Title: Augustine Came to Kent
Author: Barbara Willard
Major Themes: Britain, British History, Missionaries, Roman Britain
Synopsis: A British-born boy goes with the mission sent by Pope Gregory to take Christianity back to Britain after the Romans withdrew.
I love a well-done historical fiction, one that sticks close to the facts but fleshes them out into a good story. Augustine Came to Kent is one such book. I believe this is the third of Barbara Willard’s books that we’ve read in the past year or so, and the best of the three. We read If All the Swords in England recently, but really should have read Augustine first. Oh, well.
As the story begins, it is 597 and the Romans lost control of Britain a couple hundred years ago already—last year we read the story about their leaving in The Lantern Bearers. In Augustine Came to Kent, the story begins in Rome, with the family of a man, Wolfstan, who was captured in Britain about 10 years previous and sold as a slave in Rome. When the man who was to become Pope Gregory saw him and his companion in the slave market he was so struck with their appearance that he thought they ought to be called Angels rather than Angles. He bought the two and freed them, and sent for Wolfstan’s wife and son from Britain. Wolfstan became the bailiff over the Pope’s lands. Now the day has come when a mission can be sent to Britain to take Christianity back to what has become a heathen land again since the withdrawal of the Romans. Wolfstan’s wife has just died, so he and his son Wolf, the main character of the story, join the mission.
When the missionaries land on the shores of Britain, very near the same place from which the Romans withdrew, as described in The Lantern Bearers, the first person any of them sees is a young girl, whom Wolf captures. She bursts out laughing uncontrollably as soon as he starts speaking in the British language—what is wrong? When one of the other interpreters starts talking to the group of British men who come to meet them, they begin laughing, as well. What is wrong?

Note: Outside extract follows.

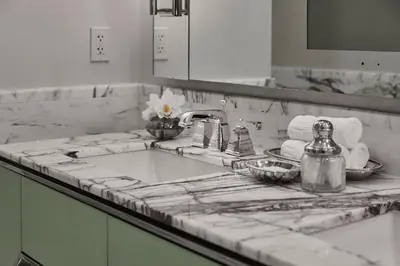 a bathroom counter with a sink and a mirror at Loews Regency New York Hotel in New York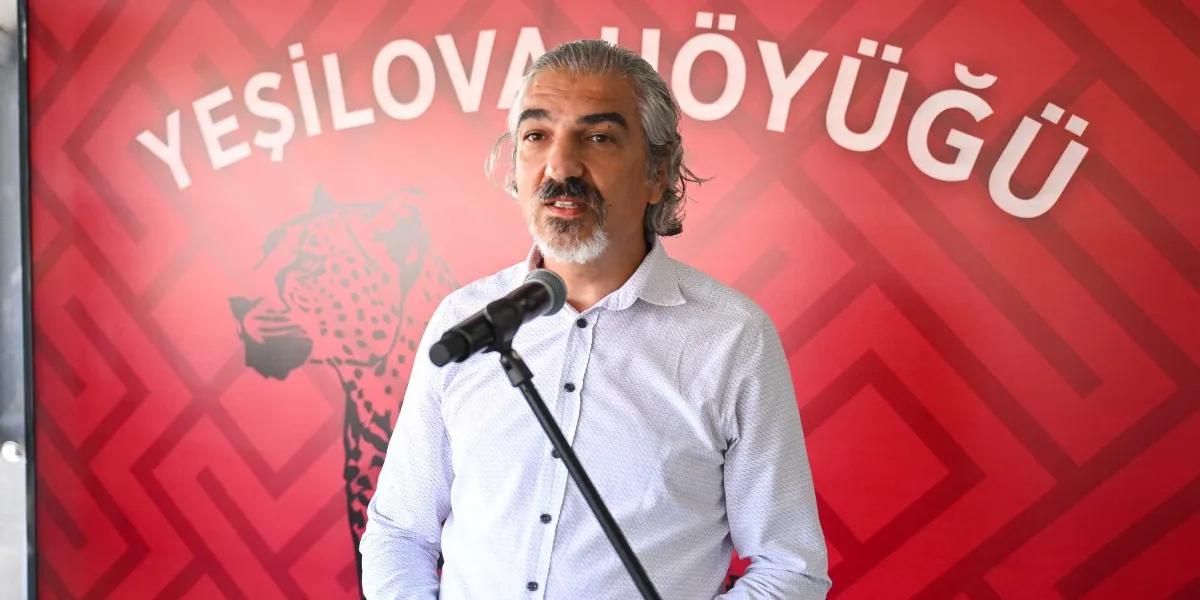 Kır saçlı, sakallı ve açık renkli düğmeli bir gömlek giyen bir erkek, önündeki mikrofona konuşma yapıyor. Arka planda üzerinde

The struggle is on now between the “new” Christian religion and the old religion of the Druids. It helps that the king’s wife is a Christian, but will her influence be enough to counter her husband’s heathen beliefs? What happens when Wolfstan and Wolf go to the village in which they were born to try to take Christianity to the people there? Tragedy follows, as well as young love, but will the young love be able to survive the demands of the people around?
Augustine Came to Kent does a superb job of bringing Pope Gregory’s mission to life. I’ve read short bits about this historical event in many history books, but none came close to being as memorable as this novel.
WARNING: Chapter 9 (page 129) mentions the group seeing the remains of a human sacrifice.